▸ **WHAT YOU HAVE TO DO**
Reproduce the lines below exactly. Begin with the first, end with the line containing "body_size: -11", and leave out the pictures.

Dataset entries:
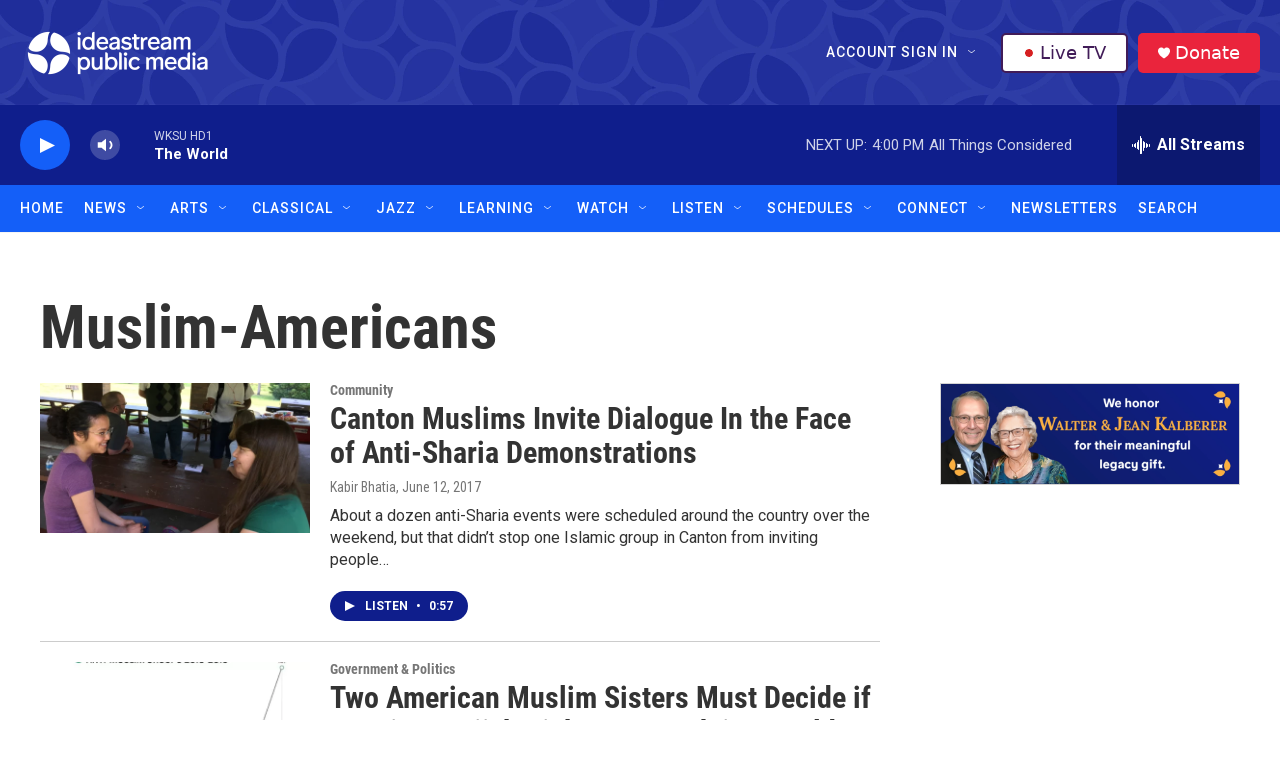

--- FILE ---
content_type: text/html; charset=utf-8
request_url: https://www.google.com/recaptcha/api2/aframe
body_size: 181
content:
<!DOCTYPE HTML><html><head><meta http-equiv="content-type" content="text/html; charset=UTF-8"></head><body><script nonce="5ymy7c4FFHcYP3E78-6YIg">/** Anti-fraud and anti-abuse applications only. See google.com/recaptcha */ try{var clients={'sodar':'https://pagead2.googlesyndication.com/pagead/sodar?'};window.addEventListener("message",function(a){try{if(a.source===window.parent){var b=JSON.parse(a.data);var c=clients[b['id']];if(c){var d=document.createElement('img');d.src=c+b['params']+'&rc='+(localStorage.getItem("rc::a")?sessionStorage.getItem("rc::b"):"");window.document.body.appendChild(d);sessionStorage.setItem("rc::e",parseInt(sessionStorage.getItem("rc::e")||0)+1);localStorage.setItem("rc::h",'1769026690888');}}}catch(b){}});window.parent.postMessage("_grecaptcha_ready", "*");}catch(b){}</script></body></html>

--- FILE ---
content_type: text/css
request_url: https://tags.srv.stackadapt.com/sa.css
body_size: -11
content:
:root {
    --sa-uid: '0-aaebca10-6bef-52d7-7e5a-3f7f9597b009';
}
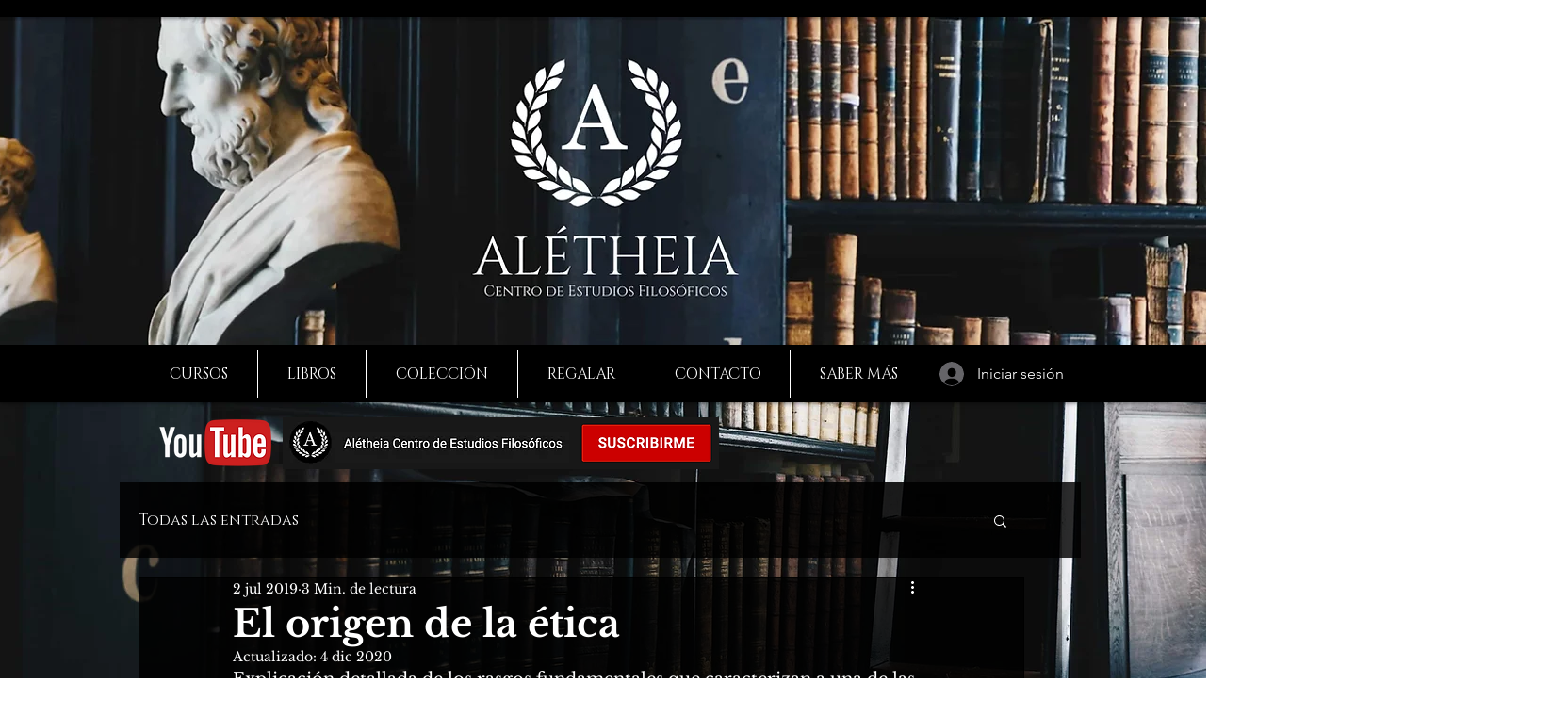

--- FILE ---
content_type: text/html; charset=utf-8
request_url: https://www.google.com/recaptcha/api2/aframe
body_size: 267
content:
<!DOCTYPE HTML><html><head><meta http-equiv="content-type" content="text/html; charset=UTF-8"></head><body><script nonce="RZslvsr5VLSRcV0SA-mB0w">/** Anti-fraud and anti-abuse applications only. See google.com/recaptcha */ try{var clients={'sodar':'https://pagead2.googlesyndication.com/pagead/sodar?'};window.addEventListener("message",function(a){try{if(a.source===window.parent){var b=JSON.parse(a.data);var c=clients[b['id']];if(c){var d=document.createElement('img');d.src=c+b['params']+'&rc='+(localStorage.getItem("rc::a")?sessionStorage.getItem("rc::b"):"");window.document.body.appendChild(d);sessionStorage.setItem("rc::e",parseInt(sessionStorage.getItem("rc::e")||0)+1);localStorage.setItem("rc::h",'1762364520582');}}}catch(b){}});window.parent.postMessage("_grecaptcha_ready", "*");}catch(b){}</script></body></html>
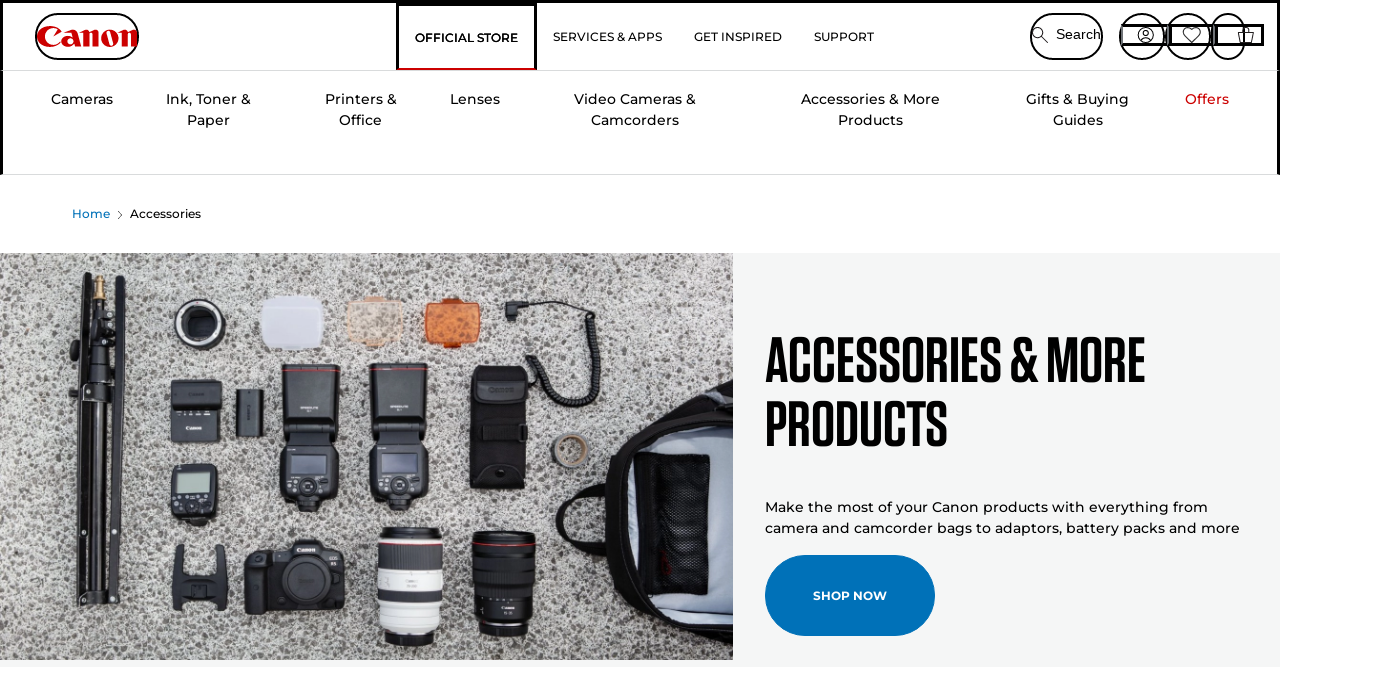

--- FILE ---
content_type: application/javascript; charset=utf8
request_url: https://www.canon.co.uk/mobify/bundle/4077/components-editorial-banner.js
body_size: 1688
content:
"use strict";(self.__LOADABLE_LOADED_CHUNKS__=self.__LOADABLE_LOADED_CHUNKS__||[]).push([[222],{53016:(e,t,a)=>{a.r(t),a.d(t,{EditorialBanner:()=>z,default:()=>C});var i=a(77810),n=a(75826),l=a.n(n),r=a(36287),o=a(10577),d=a(68624),s=a(71880),m=a(40133),c=a(38340),h=a(86400),p=a(14893),g=a(89456),u=a(28944),_=a(92890),w=a(64965),f=a(34692),x=a(93973);const T=({content:e})=>{const{headingLabel:t,contentBodyText:a,linkCtaText:n,linkTextCtaTarget:l,masterCtaText:o,masterCtaTarget:d,outlineCTAText:s,outlineCtaTarget:T,preHeadingLabel:b,masterCtaRedirectTab:k,outlineCtaRedirectTab:E,linkTextCtaRedirectTab:v,splitRatio:z,imageAlignment:C,headingType:S}=e,y=e=>{const t={event:[{eventInfo:{eventAction:"homeHeroBannerClick"}}],link_Url:e};(0,_.Rj)(t)},A=(0,w.zy)(),L=(0,f.A)(),D=null===x.O8||void 0===x.O8?void 0:x.O8[S],O=S;return i.createElement(r.az,{"data-testid":"sf-editorial-content",h:"100%",w:"100%",pl:"50 | 50"===z&&"Left"===C?[0,0,0,0,8]:0,pr:"50 | 50"===z&&"Right"===C?[0,0,0,0,8]:0,pt:"50 | 50"===z?[4,4,6,6,0]:0},b&&i.createElement(m.E,{mb:2,fontSize:"xs",color:"black",textTransform:"uppercase"},b),i.createElement(c.D,{as:O,variant:D},t),a&&i.createElement(m.E,{fontSize:"sm",mt:4},a),i.createElement(r.az,null,i.createElement(h.B,{spacing:3,direction:"row",align:"center",mt:4},o&&i.createElement(p.$,{as:g.A,_hover:{textDecoration:"none"},onClick:()=>y(d),href:null!=d&&d.startsWith("$")?null==A?void 0:A.pathname:d,size:"md",variant:"primary",textTransform:"uppercase",fontWeight:"bold",target:k?"_blank":"_self","aria-label":k?`${o}, ${L.formatMessage({defaultMessage:[{type:0,value:"Opens a new window"}],id:"opens_in_a_new_window_link_text"})}`:void 0},o),s&&i.createElement(p.$,{as:g.A,_hover:{textDecoration:"none"},onClick:()=>y(T),href:null!=T&&T.startsWith("$")?null==A?void 0:A.pathname:T,size:"md",variant:"secondary",textTransform:"uppercase",fontWeight:"bold",target:E?"_blank":"_self","aria-label":E?`${s}, ${L.formatMessage({defaultMessage:[{type:0,value:"Opens a new window"}],id:"opens_in_a_new_window_link_text"})}`:void 0},s)),n&&i.createElement(g.A,{onClick:()=>y(l),href:null!=l&&l.startsWith("$")?null==A?void 0:A.pathname:l,size:"md",variant:"primary-brand",bg:"none",color:"brand.blue.50",target:v?"_blank":"_self",mt:4,display:"inline-flex"},n,v?i.createElement(u.Q6,{maxW:3,maxH:3,"aria-label":L.formatMessage({defaultMessage:[{type:0,value:"Opens a new window"}],id:"opens_in_a_new_window_link_text"})}):i.createElement(u.HK,{maxW:4,maxH:8,"aria-hidden":"true",focusable:"false"}))))};T.displayName="EditorialContent",T.propTypes={content:l().object};const b=T;var k=a(29199),E=a(17015);const v=({data:e})=>{const{editorialBannerComponentId:t,imageAmplianceID:a,imageAspectRatio:n,img_alt:l,splitRatio:m,imageAlignment:c,imageLazyLoad:h}=e,p={}.src;let g={},u={},_={},w={},f={},x=[f,w,_,u,g];switch(m){case"60 | 40":g={height:203,width:360,mediaSize:320},u={height:432,width:768,mediaSize:512},_={height:432,width:768,mediaSize:768},w={height:432,width:768,mediaSize:1020},f={height:864,width:1536,mediaSize:1280},x=[f,w,_,u,g];break;case"50 | 50":g={height:203,width:360,mediaSize:320},u={height:432,width:768,mediaSize:512},_={height:432,width:768,mediaSize:768},w={height:432,width:768,mediaSize:1020},f={height:720,width:1280,mediaSize:1280},x=[f,w,_,u,g];break;case"70 | 30":g={height:203,width:360,mediaSize:320},u={height:432,width:768,mediaSize:512},_={height:432,width:768,mediaSize:768},w={height:432,width:768,mediaSize:1020},f={height:1008,width:1792,mediaSize:1280},x=[f,w,_,u,g]}return i.createElement(r.az,{"data-testid":"sf-editorial-banner",bg:"#F5F6F6",py:{base:0,xl:11},id:t||null,className:t||null,minH:["470px","470px","auto","auto","355px"]},i.createElement(o.x,{templateColumns:"repeat(12, 1fr)",gap:"50 | 50"===m?0:[4,4,6,6,8],alignItems:"center",maxW:"1600px",mx:"auto"},i.createElement(d.E,{colSpan:(()=>{switch(m){case"60 | 40":return[12,12,12,12,7];case"50 | 50":return[12,12,12,12,6];case"70 | 30":return[12,12,12,12,8]}})(),order:"Left"===c?1:[1,1,1,1,2]},i.createElement(s.A,{src:p,imageProductId:a,allAmpSizes:x,format:"webp",alt:l,type:"webp",mediaBackgroundColour:"rgb(245,246,246)",otherOption:n,lazy:h,htmlWidthSize:"724",htmlHeightSize:"407",fetchpriority:"high"})),i.createElement(d.E,{colSpan:(()=>{switch(m){case"60 | 40":return[12,12,12,12,5];case"50 | 50":return[12,12,12,12,6];case"70 | 30":return[12,12,12,12,4]}})(),order:"Left"===c?[1,1,1,1,2]:[2,2,2,2,1],pt:[0,0,0,0,7],pl:"Left"===c?[4,4,6,6,0]:[4,4,6,6,8],pr:"Left"===c?[4,4,6,6,8]:[4,4,6,6,0],pb:[4,4,6,6,7]},e&&i.createElement(b,{content:e}))))};v.propTypes={data:l().object};const z=({data:e})=>{var t,a;const{masterCtaTarget:n,masterCtaRedirectTab:l,masterCtaText:r,outlineCTAText:o,outlineCtaTarget:d,outlineCtaRedirectTab:s,linkCtaText:m,linkTextCtaTarget:c,linkTextCtaRedirectTab:h}=e,p=[{link:n,linkText:r,linkTarget:l},{link:d,linkText:o,linkTarget:s},{link:c,linkText:m,linkTarget:h}],u=null==p?void 0:p.filter(e=>void 0!==(null==e?void 0:e.link));return 1===(null==u?void 0:u.length)&&(0,E.Gk)()?i.createElement(k.Q,{as:"article",tabIndex:-1},i.createElement(k.r,{_hover:{textDecoration:"none"},as:g.A,variant:"unstyled",display:"grid",href:null==u||null===(t=u[0])||void 0===t?void 0:t.link,target:null!=u&&null!==(a=u[0])&&void 0!==a&&a.linkTarget?"_blank":"_self",tabIndex:-1},i.createElement(v,{data:e}))):i.createElement(v,{data:e})};z.displayName="EditorialBanner",z.propTypes={data:l().object};const C=i.memo(z)}}]);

▸ **EXERCISE RESPONSE**
--- FILE ---
content_type: text/html; charset=utf-8
request_url: https://www.google.com/recaptcha/api2/aframe
body_size: 181
content:
<!DOCTYPE HTML><html><head><meta http-equiv="content-type" content="text/html; charset=UTF-8"></head><body><script nonce="5ymy7c4FFHcYP3E78-6YIg">/** Anti-fraud and anti-abuse applications only. See google.com/recaptcha */ try{var clients={'sodar':'https://pagead2.googlesyndication.com/pagead/sodar?'};window.addEventListener("message",function(a){try{if(a.source===window.parent){var b=JSON.parse(a.data);var c=clients[b['id']];if(c){var d=document.createElement('img');d.src=c+b['params']+'&rc='+(localStorage.getItem("rc::a")?sessionStorage.getItem("rc::b"):"");window.document.body.appendChild(d);sessionStorage.setItem("rc::e",parseInt(sessionStorage.getItem("rc::e")||0)+1);localStorage.setItem("rc::h",'1769026690888');}}}catch(b){}});window.parent.postMessage("_grecaptcha_ready", "*");}catch(b){}</script></body></html>

--- FILE ---
content_type: text/css
request_url: https://tags.srv.stackadapt.com/sa.css
body_size: -11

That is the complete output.